“Están a salvo, están en América” les dice Natasha Richardson, Ruth en la pantalla (Haven, 2001, con Anne Bancroft y Martin Landau como mamá y papá Gruber), a los refugiados judíos que ella escoltó desde Europa. Una oración melodramática cruje en el corazón del drama histórico. La verdadera Ruth, una judía de Brooklyn, hija de inmigrantes judíos del este de Europa, documentó con cámara fotográfica propia y máquina de escribir la Alemania nazi, los gulags de Stalin y el derrotero incierto de los refugiados con Inglaterra y Palestina como piedra y destino. La fotoperiodista de las masacres del siglo XX que con el aval —misión es la palabra que describe la relación y el viaje - de Franklin D. Roosevelt llevó en odisea transatlántica a mil refugiados de casi veinte países durante la Segunda Guerra a suelo de sueño americano (la misma escena que después la ficción suspira para hacer suspirar) fue durante siete décadas corresponsal (The New York Herald Tribune, The New York Post y un breve cielo en The New York Times) en el Oriente Medio y Europa. Tres años después de aquella primera travesía de cuna nueva estaba trabajando en Jerusalén cuando supo que un buque inglés había interceptado a otro buque de vapor con cuatro mil quinientos quince refugiados (éxodo 1947), una vez más los ojos de Ruth fueron las imágenes de la aterradora situación de los refugiados que guarda la historia, exponen los museos y alimentan guiones (esta vez, una novela de León Uris y un protagónico para Paul Newman). La periodista con un doctorado en literatura alemana en la Universidad de Colonia a los veinte años, vio en las vísperas de la ascensión de Hitler su vocación de denuncia y el horario de su agenda eterna, “tengo que estar ahí, si quiero contarlo (…) experimentar esa sensación de entusiasmo que va con la exploración (…) siempre que veía que los judíos corrían peligro, cubrí esa historia” y cuando lo dice cubre la silueta, el molde hecho a medida -casi no deja espacio libre- de la heroína norteamericana ideal.
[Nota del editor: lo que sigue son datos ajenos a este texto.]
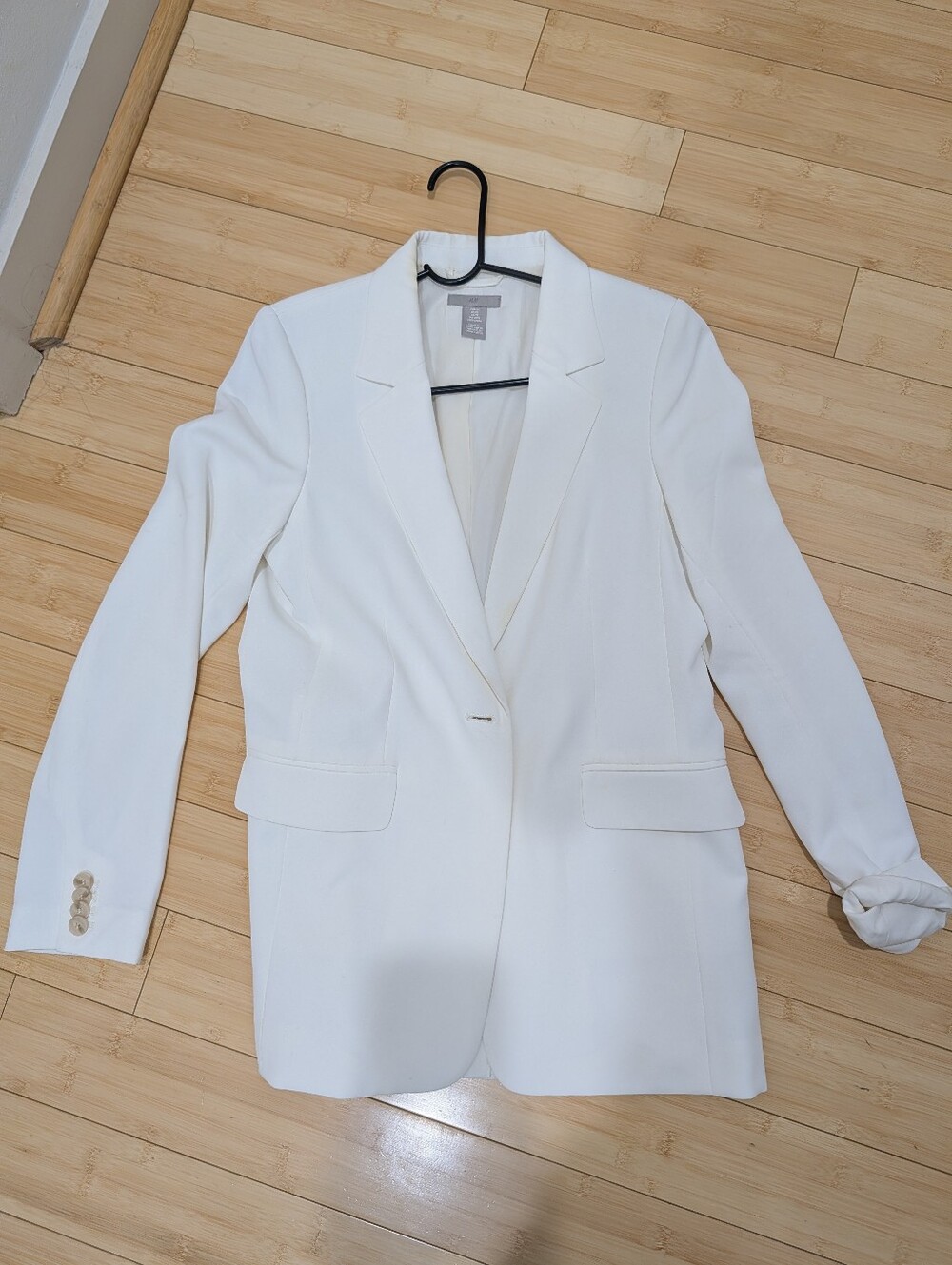 H&M White Tailored Single-Button Blazer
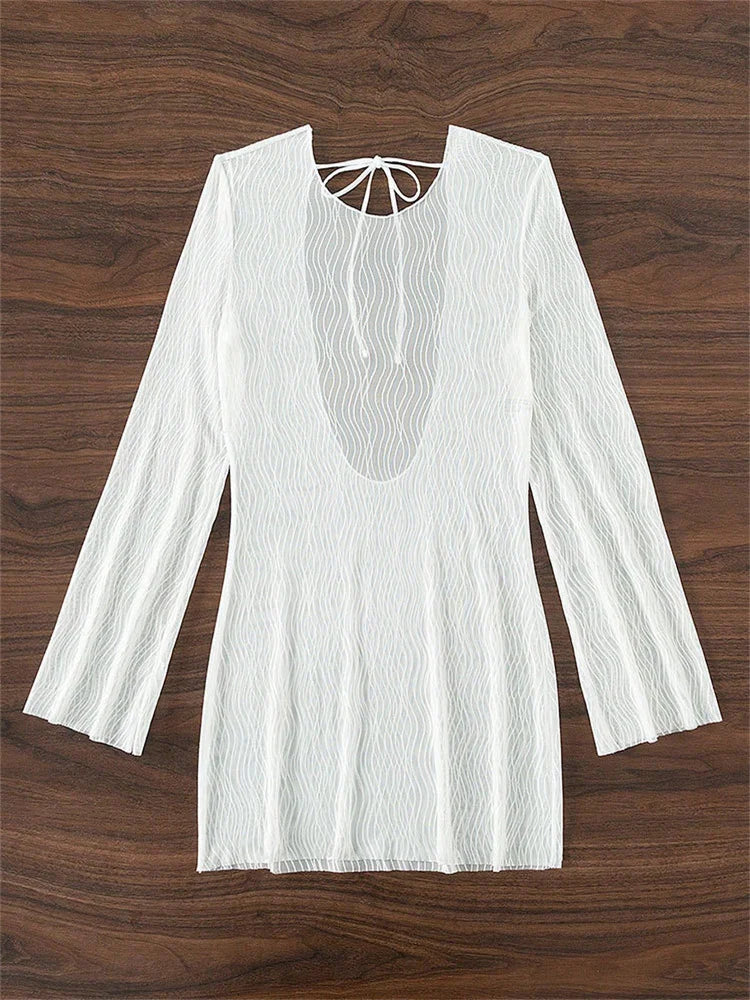 Bikini Beach Outfits Sexy Elegant Long Sleeve Mesh Solid White Dresses and Tunics for Women Cover-Up Swimwear Summer Dress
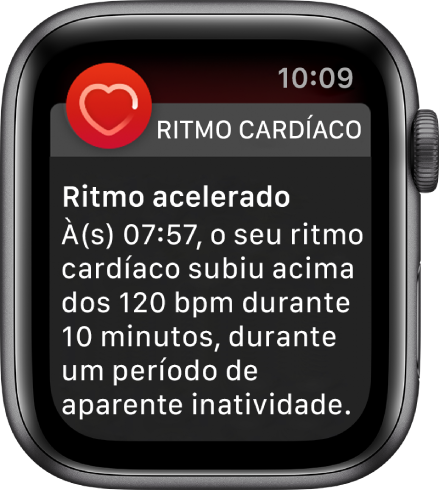 O ecrã de Ritmo cardíaco elevado a mostrar uma notificação de que o seu ritmo cardíaco ultrapassou as 120 BPM, apesar de ter permanecido inativo durante 10 minutos.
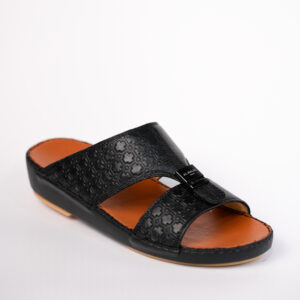 AMK Arabian Slippers – Black Embossed Leather Elegance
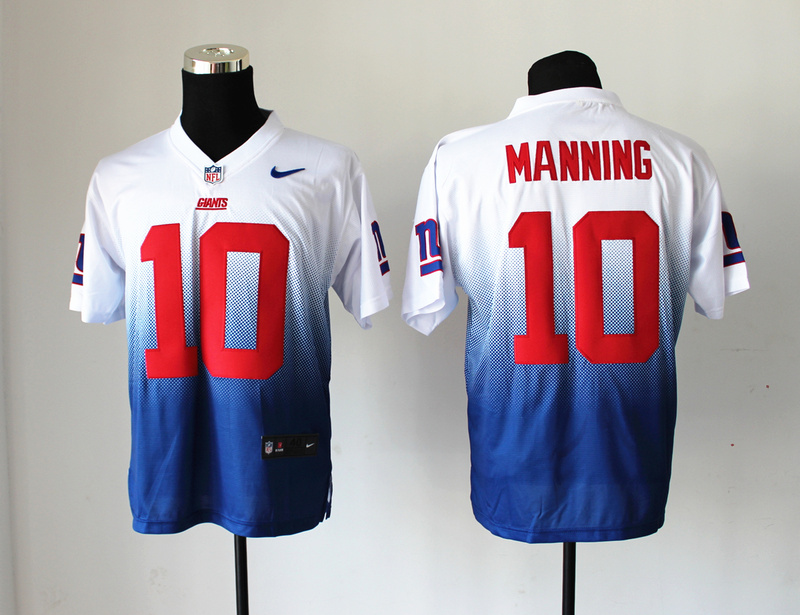 Nike Giants 10 Manning White And Blue Drift II Elite Jerseys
Entre la larga lista de sus libros testimoniales donde la mirada de espectadora no es nunca desde una silla en perspectiva, aparece un trabajo de los primeros tiempos, cuando la guerra respiraba lejos, dedicado a Virginia Woolf, Virginia Woolf: The Will To Create As A Woman, 1935. Woolf ya había escrito La señora Dalloway y Al faro cuando una Ruth estudiosa (literatura alemana, inglesa e historia del arte) le dedicaba sus horas de investigación y tesis a la autora de Orlando. El trabajo académico de Ruth -una de las primeras lecturas feministas sobre la dama de Bloomsbury-  se convirtió en libro años después y se publicó con un breve correo que las dos mantuvieron entre 1935 y 1936.

El mantra insignia de la mujer arrullada entre el murmullo de  lenguas de los que habían dejado patria atrás, esa necesidad de estar presente en el lugar indicado –y a la hora señalada también– para poder contar los hechos, se extendía ahora en esta juvenil anticipación ilustrada con un testimonio precoz y personal,  “le temía a su cara en el espejo”, sobre la obra de Virginia Woolf que le alcanzó a Ruth para ganarse algunos renglones en la vida y obra de las citas.

Murió hace unos días en su casa de Manhattan, en septiembre había cumplido 105 años.